“Going to take us out by a back gate and save trouble,” John said. “We tried saving trouble, but we learned better, didn’t we?”
We did not go up the great state stairs that led to the huge arched doorway, but to a small door under the staircase, along an almost dark corridor with a cold stone floor. We were inside the Palace at last, but not in the way we had expected to get there. I was too discouraged to care much what they did to us. John might be cheerful. Being wounded, the soldiers had protected him better than they had me, and he had both his shoes. My only immediate interest was in stepping as lightly as possible on my unshod foot, but I retained a faith that the future would sometime permit me to leave Alaria.
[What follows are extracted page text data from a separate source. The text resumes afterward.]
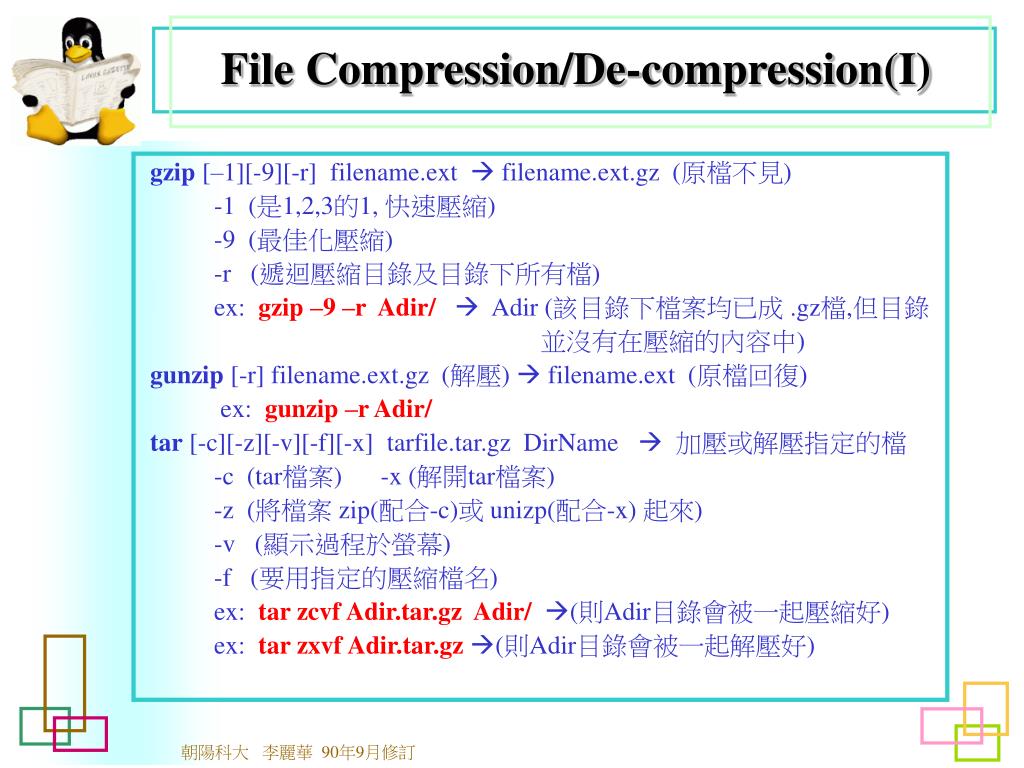 File Compression/De-compression(I)

gzip [–1][-9][-r] filename.ext → filename.ext.gz (原檔不見)
-1 (是1,2,3的1, 快速壓縮)
-9 (最佳化壓縮)
-r (遞迴壓縮目錄及目錄下所有檔)
ex: gzip –9 –r Adir/ → Adir (該目錄下檔案均已成 .gz檔,但目錄並沒有在壓縮的內容中)
gunzip [-r] filename.ext.gz (解壓) → filename.ext (原檔回復)
ex: gunzip –r Adir/
tar [-c][-z][-v][-f][-x] tarfile.tar.gz DirName → 加壓或解壓指定的檔
-c (tar檔案) -x (解開tar檔案)
-z (將檔案 zip(配合-c)或 unizp(配合-x) 起來)
-v (顯示過程於螢幕)
-f (要用指定的壓縮檔名)
ex: tar zcvf Adir.tar.gz Adir/ →(則Adir目錄會被一起壓縮好)
ex: tar zxvf Adir.tar.gz →(則Adir目錄會被一起解壓好)

朝陽科大 李麗華 90年9月修訂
Nobody ever loved any country less than I did that fantastic, mediæval kingdom at that moment. I did not even care that we had failed in our errand.
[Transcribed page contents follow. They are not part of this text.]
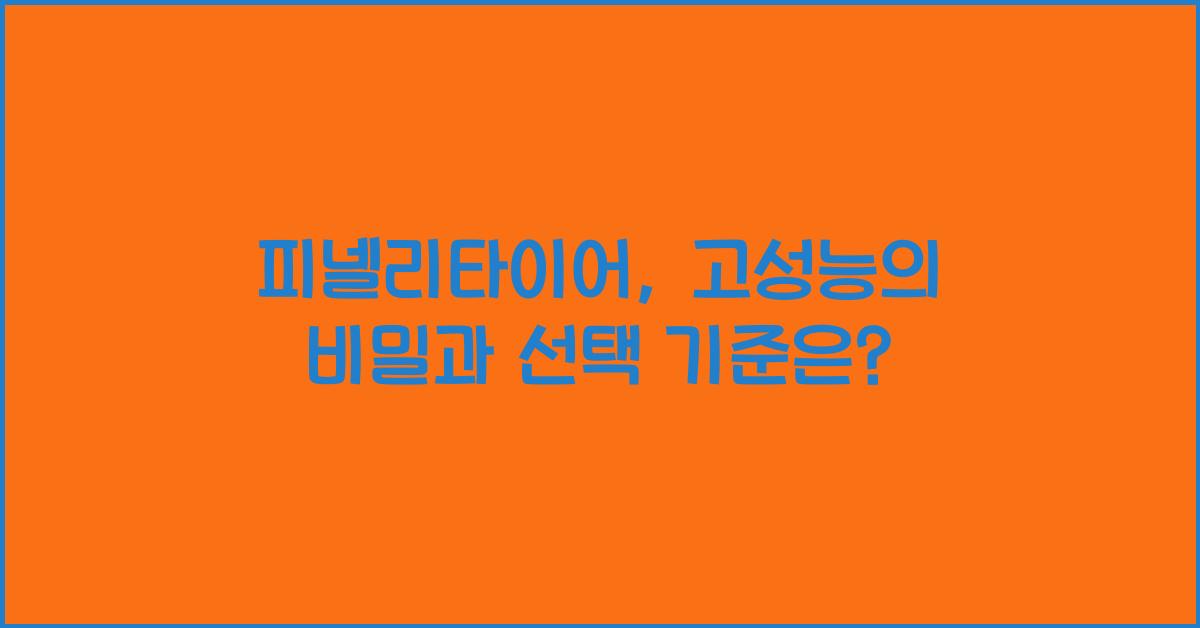 피넬리타이어, 고성능의 비밀과 선택 기준은?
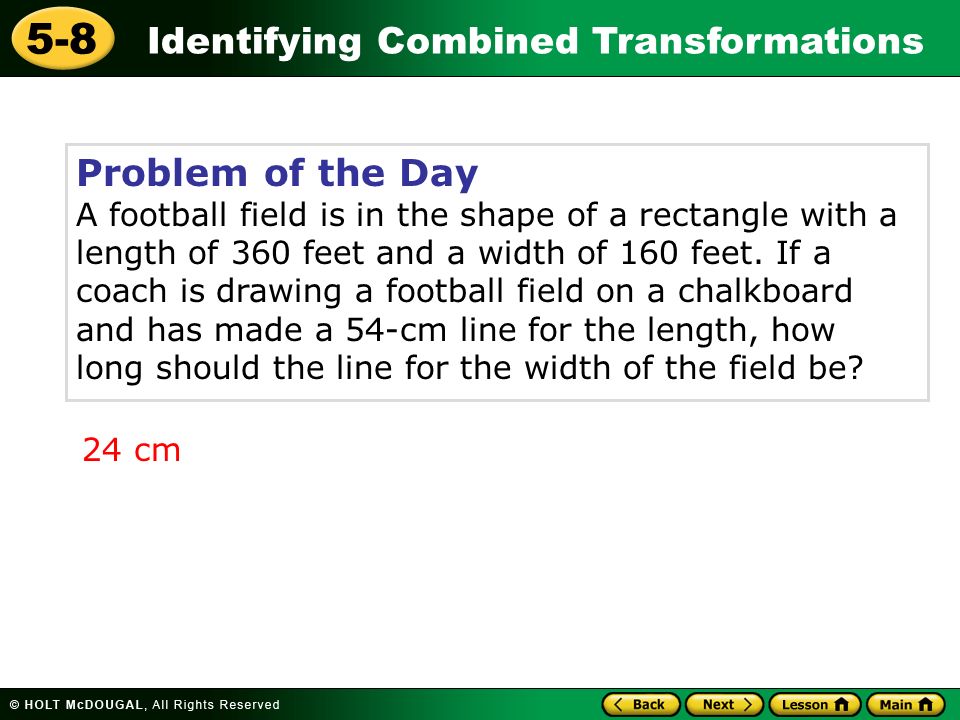 5-8 Identifying Combined Transformations

Problem of the Day
A football field is in the shape of a rectangle with a length of 360 feet and a width of 160 feet. If a coach is drawing a football field on a chalkboard and has made a 54-cm line for the length, how long should the line for the width of the field be?

24 cm

© HOLT McDOUGAL, All Rights Reserved

Back Next Lesson Main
We reached a room with a soft carpet, for which my foot was grateful. It was a blue carpet, without figures, and never made in Alaria. Indeed, the color was so unexpected, underfoot in a country of bare stone floors or bright Oriental rugs that I summoned interest enough to look around me. White enamelled French furniture, upholstered in pink and blue striped silk, and on a mantel bright French porcelain vases with a clock to match. I reflected that Palace dungeons were more daintily furnished than any we had hitherto been lodged in.
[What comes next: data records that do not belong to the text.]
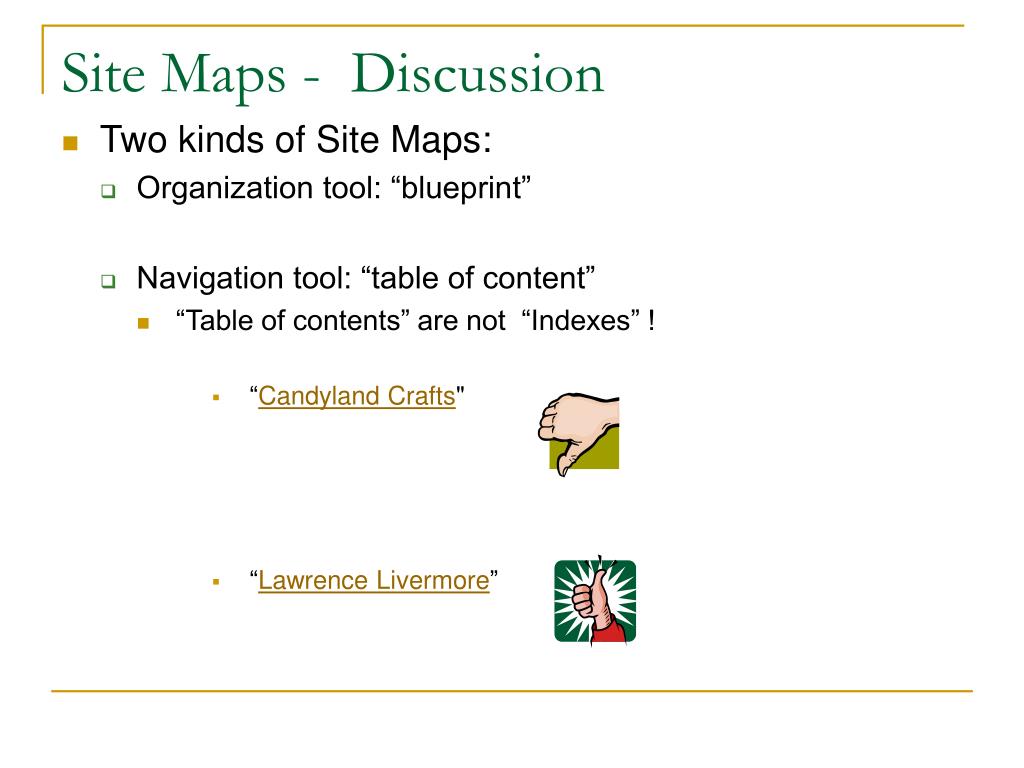 Site Maps - Discussion

Two kinds of Site Maps:

Organization tool: “blueprint”

Navigation tool: “table of content”

“Table of contents” are not “Indexes” !

“Candyland Crafts"

“Lawrence Livermore”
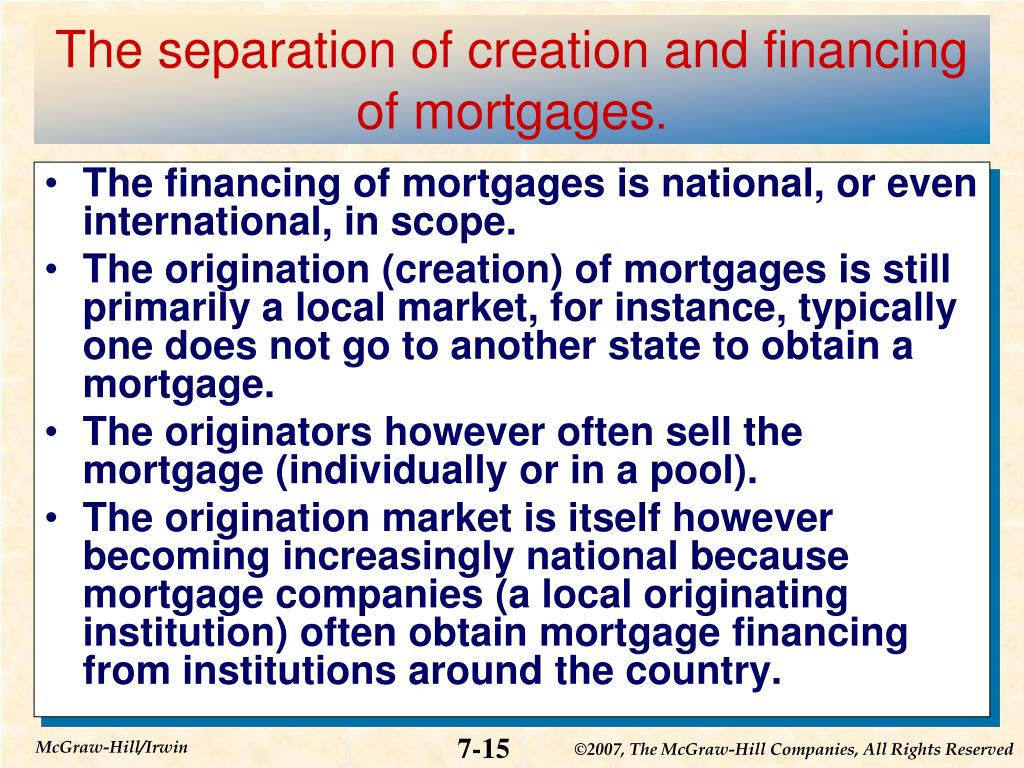 The separation of creation and financing of mortgages.

• The financing of mortgages is national, or even international, in scope.
• The origination (creation) of mortgages is still primarily a local market, for instance, typically one does not go to another state to obtain a mortgage.
• The originators however often sell the mortgage (individually or in a pool).
• The origination market is itself however becoming increasingly national because mortgage companies (a local originating institution) often obtain mortgage financing from institutions around the country.

McGraw-Hill/Irwin

7-15

©2007, The McGraw-Hill Companies, All Rights Reserved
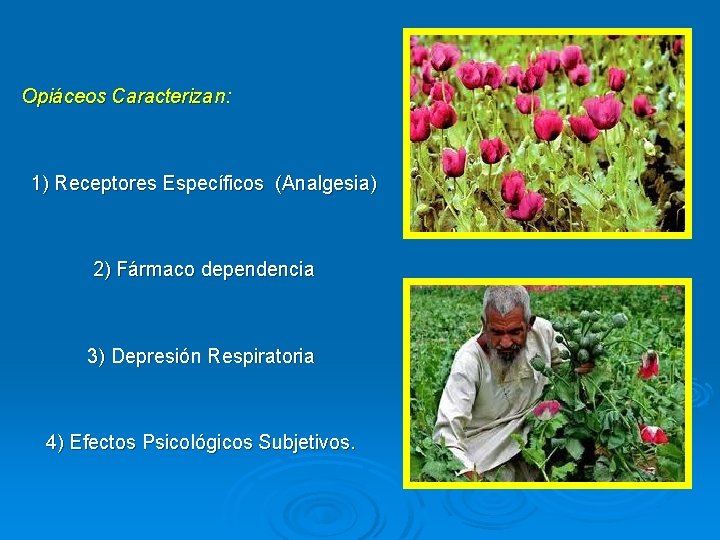 Opiáceos Caracterizan:

1) Receptores Específicos (Analgesia)

2) Fármaco dependencia

3) Depresión Respiratoria

4) Efectos Psicológicos Subjetivos.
A door was opened, and we were ushered through it, into a less formal room, where, at last, and when we least expected to see her, sat Queen Yolanda.
She was draped, like a Ziegfeld Niobe, in heavy black, and sat before a large and elaborately carved desk. Beside her, flushed with excitement, her eyes bright, but frightened, stood Maria Lalena. She nodded when she saw us, and said something I did not hear to Queen Yolanda. The soldiers stood very close to us so that we should not be able to make any attack upon their royal persons.
I was beyond being surprised, but it was somewhat unexpected. It was also the first time I had ever been ushered into the presence of two Queens, and I was not sure just what might be the proper ritual. John smiled ecstatically, bowed deeply, and said, “your Majesties.”
Both ladies returned the bow, formally. Yolanda spoke then. It was the first time I had heard her. Her voice was throatily vibrant. “Why do you bring these gentlemen here like criminals?” she demanded. “Have you so little regard for your Queen’s life that you arrest her saviors?”
The officer with us protested. “Your Majesty, this is the man who threw the bomb.”
Maria Lalena said, excitedly, “No, no, it isn’t. He threw something that made the bomb go wild. I saw it. I was looking straight at him.”
Queen Yolanda spoke again resonantly. “You should know your business better than that. Untie those ropes.” She turned to us. “We are very grateful, and we apologise for our soldiers’ mistake. They have been stupidly rough with you. Forgive them, they thought you assassins. We sent for you to thank you, and also because her Majesty tells me that you were in a dangerous situation at the gate. We acted as quickly as we could.”